_TASK_: Rewrite everything from the line containing "What is the" down to the end of the rows, replacing "dense evergreen forest" with "thick evergreen woods" and changing nothing else. Leave the pictures out.

(Spatial question rows)
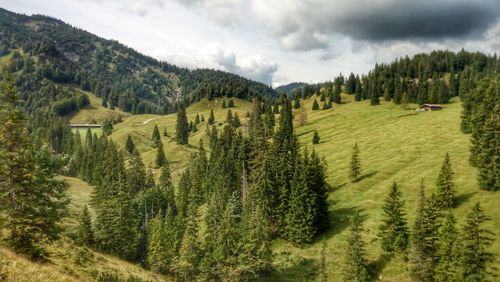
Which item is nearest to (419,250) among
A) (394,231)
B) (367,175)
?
(394,231)

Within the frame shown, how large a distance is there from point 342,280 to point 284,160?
2904cm

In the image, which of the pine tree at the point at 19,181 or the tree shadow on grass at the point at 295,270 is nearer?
the pine tree at the point at 19,181

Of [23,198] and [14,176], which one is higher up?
[14,176]

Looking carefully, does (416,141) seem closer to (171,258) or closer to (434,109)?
(434,109)

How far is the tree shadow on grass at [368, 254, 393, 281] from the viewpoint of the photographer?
5147 centimetres

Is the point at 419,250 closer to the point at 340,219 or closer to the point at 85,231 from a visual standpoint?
the point at 340,219

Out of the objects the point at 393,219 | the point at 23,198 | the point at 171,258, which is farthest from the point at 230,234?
the point at 23,198

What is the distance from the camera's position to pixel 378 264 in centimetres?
5284

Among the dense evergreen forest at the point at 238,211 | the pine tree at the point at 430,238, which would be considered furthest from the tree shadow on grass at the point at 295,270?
the pine tree at the point at 430,238

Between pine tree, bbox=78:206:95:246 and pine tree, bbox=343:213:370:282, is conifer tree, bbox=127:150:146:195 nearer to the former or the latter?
pine tree, bbox=78:206:95:246

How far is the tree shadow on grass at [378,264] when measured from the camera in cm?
5147

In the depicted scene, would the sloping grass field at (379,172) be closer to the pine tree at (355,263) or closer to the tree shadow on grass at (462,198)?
the tree shadow on grass at (462,198)

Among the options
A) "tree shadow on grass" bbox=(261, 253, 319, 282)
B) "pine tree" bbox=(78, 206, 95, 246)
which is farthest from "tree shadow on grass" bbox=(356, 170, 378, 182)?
"pine tree" bbox=(78, 206, 95, 246)

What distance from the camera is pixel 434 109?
141m
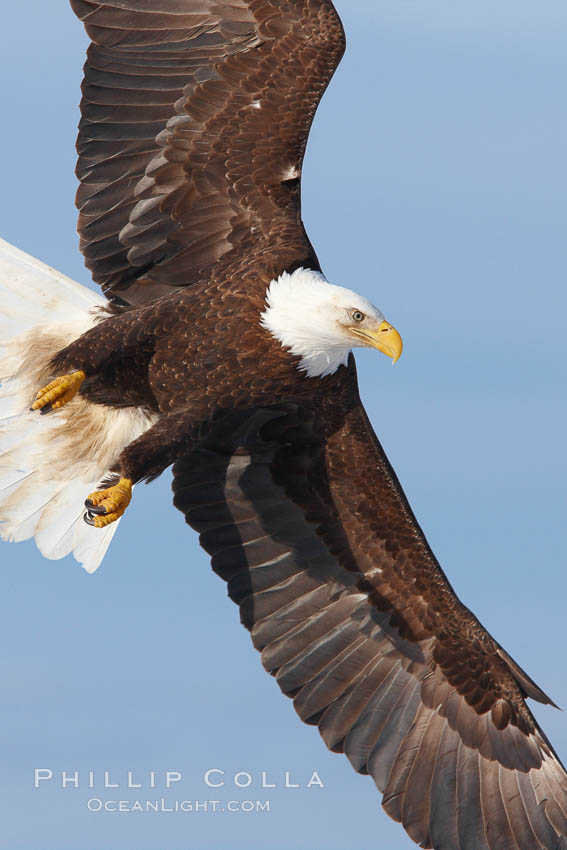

_ANSWER TO THIS EXERCISE_:
What is the distance from the camera's position to pixel 378 264 in centimetres?
5284

Among the thick evergreen woods at the point at 238,211 | the pine tree at the point at 430,238, which would be considered furthest from the tree shadow on grass at the point at 295,270?
the pine tree at the point at 430,238

Between pine tree, bbox=78:206:95:246 and pine tree, bbox=343:213:370:282, is conifer tree, bbox=127:150:146:195 nearer to the former or the latter?
pine tree, bbox=78:206:95:246

How far is the tree shadow on grass at [378,264] when measured from the camera in cm?
5147

In the depicted scene, would the sloping grass field at (379,172) be closer to the pine tree at (355,263) or closer to the tree shadow on grass at (462,198)?
the tree shadow on grass at (462,198)

Among the options
A) "tree shadow on grass" bbox=(261, 253, 319, 282)
B) "pine tree" bbox=(78, 206, 95, 246)
which is farthest from "tree shadow on grass" bbox=(356, 170, 378, 182)?
"pine tree" bbox=(78, 206, 95, 246)

What distance from the camera is pixel 434 109?
141m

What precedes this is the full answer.